Oktoberfest originated in Munich, Bavaria, Germany as a festival which is celebrated for over sixteen to eighteen days at a stretch. The Oktoberfest usually starts during the later half of September and finally ends after celebrating the first Sunday in October as the final day of the festival. However, this is what the tradition is or rather was before the year 1994. After the West and the East was united into one Germany, the decision was that the Oktoberfest would go on till the 3rd of October (the reunification of Germany is celebrated on this day) even if the first Sunday came before the 3rd, that is on the 1st or the 2nd. In the year 2010, the Oktoberfest observed a change in schedule in honor of its 200th anniversary. Instead of ending it on the first Sunday, they decided to end the Oktoberfest on the first Monday in October last year.
The number of visitors that visit the Oktoberfest in Munich, Bavaria each year easily crosses the 5 million mark and that indeed is something you would expect from the world’s largest fair. Drinking beer and enjoying traditional German food items like the Knödel, Schweinshaxe or the Steckerfisch are very much a part of the celebration. Even outside Germany, the areas of the world which have a significant amount of German population, celebrate Oktoberfest and try to promote its popularity as best as they can.

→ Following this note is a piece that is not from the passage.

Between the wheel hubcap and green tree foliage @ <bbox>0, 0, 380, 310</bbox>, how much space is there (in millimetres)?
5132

The Oktoberfest began back in the year 1810 and since then, it has gone through some changes because it is not exactly celebrated in the same way that it used to be over 200 years ago. The festival used to host an agricultural show, a horse race and a lot of special food, but beer entered much later into the scenario and quickly became a very popular addition to the Oktoberfest. The horse race is not held anymore; in fact it was stopped back in 1960. The agricultural show however, is still held, but at a gap of four years. Parades became a part of the Oktoberfest during the marriage of Crown Prince Ludwig and Therese Saxe-Hildburghausen in 1835. Under the leadership of the Münchner Kindl, eight thousand costumed Bavarians now walk through Munich and into the Oktoberfest celebrations.